» **O problema**:
Edite o trecho do texto sobre o mês de Elul que começa com as palavras "A entrada no" e termina em "volta com vida.", substituindo "shofar" por "chifre de carneiro" em todas as ocorrências.

» **Texto para leitura**:
───

A entrada no mês de Elul deste ano não começou como um percurso individual de introspecção, como o fazemos a cada ano. Ao contrário de nos voltarmos para ouvir a nossa voz interior, ecoa em níveis ensurdecedores a nossa dor coletiva, tornando ainda mais difícil individualizar a experiência.

Talvez, como nunca outrora, o shofar se faça indispensável para que o estrondo externo nos conduza novamente às veredas profundas da nossa essência. Qual voz soará mais penetrante? O shofar não será uma voz solitária neste mês de Elul. Seu som este ano vem acompanhado de um coro de vozes das mães e de uma nação inteira que recebe de volta os corpos de 6 dos seus filhos e filhas que resistiram bravamente por 11 meses nas entranhas da terra (os túneis do Hamas), com quem falhamos em trazê-los de volta com vida.

───

» **Linhas fornecidas**:
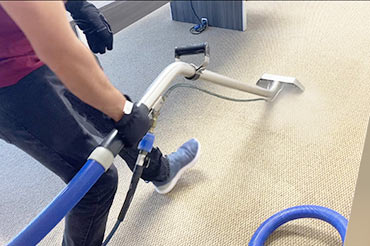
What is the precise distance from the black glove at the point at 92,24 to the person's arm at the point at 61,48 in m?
0.45

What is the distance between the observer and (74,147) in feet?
3.03

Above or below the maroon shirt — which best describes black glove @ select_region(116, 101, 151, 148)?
below

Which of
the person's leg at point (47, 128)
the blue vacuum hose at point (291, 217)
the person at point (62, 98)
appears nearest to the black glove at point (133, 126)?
the person at point (62, 98)

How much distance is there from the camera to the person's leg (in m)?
0.87

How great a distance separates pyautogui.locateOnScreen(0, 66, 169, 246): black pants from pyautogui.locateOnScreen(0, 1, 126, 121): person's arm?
0.14 metres

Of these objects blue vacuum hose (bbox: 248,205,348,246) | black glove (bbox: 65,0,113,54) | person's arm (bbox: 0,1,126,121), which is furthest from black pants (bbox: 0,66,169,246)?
blue vacuum hose (bbox: 248,205,348,246)

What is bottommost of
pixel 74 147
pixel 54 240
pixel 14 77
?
pixel 54 240

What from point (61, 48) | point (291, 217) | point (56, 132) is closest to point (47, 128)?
point (56, 132)

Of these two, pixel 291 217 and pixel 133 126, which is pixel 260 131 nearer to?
pixel 291 217

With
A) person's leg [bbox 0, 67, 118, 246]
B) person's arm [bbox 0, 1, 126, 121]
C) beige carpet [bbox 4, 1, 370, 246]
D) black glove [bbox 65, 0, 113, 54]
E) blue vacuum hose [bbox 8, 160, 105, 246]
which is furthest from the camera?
beige carpet [bbox 4, 1, 370, 246]

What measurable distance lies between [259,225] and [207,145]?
0.48 metres

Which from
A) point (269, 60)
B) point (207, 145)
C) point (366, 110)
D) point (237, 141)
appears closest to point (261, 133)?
point (237, 141)

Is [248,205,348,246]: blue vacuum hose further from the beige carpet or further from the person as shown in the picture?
the person

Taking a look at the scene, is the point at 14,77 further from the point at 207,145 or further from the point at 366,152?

───

» **Resposta final**:
A entrada no mês de Elul deste ano não começou como um percurso individual de introspecção, como o fazemos a cada ano. Ao contrário de nos voltarmos para ouvir a nossa voz interior, ecoa em níveis ensurdecedores a nossa dor coletiva, tornando ainda mais difícil individualizar a experiência.

Talvez, como nunca outrora, o chifre de carneiro se faça indispensável para que o estrondo externo nos conduza novamente às veredas profundas da nossa essência. Qual voz soará mais penetrante? O chifre de carneiro não será uma voz solitária neste mês de Elul. Seu som este ano vem acompanhado de um coro de vozes das mães e de uma nação inteira que recebe de volta os corpos de 6 dos seus filhos e filhas que resistiram bravamente por 11 meses nas entranhas da terra (os túneis do Hamas), com quem falhamos em trazê-los de volta com vida.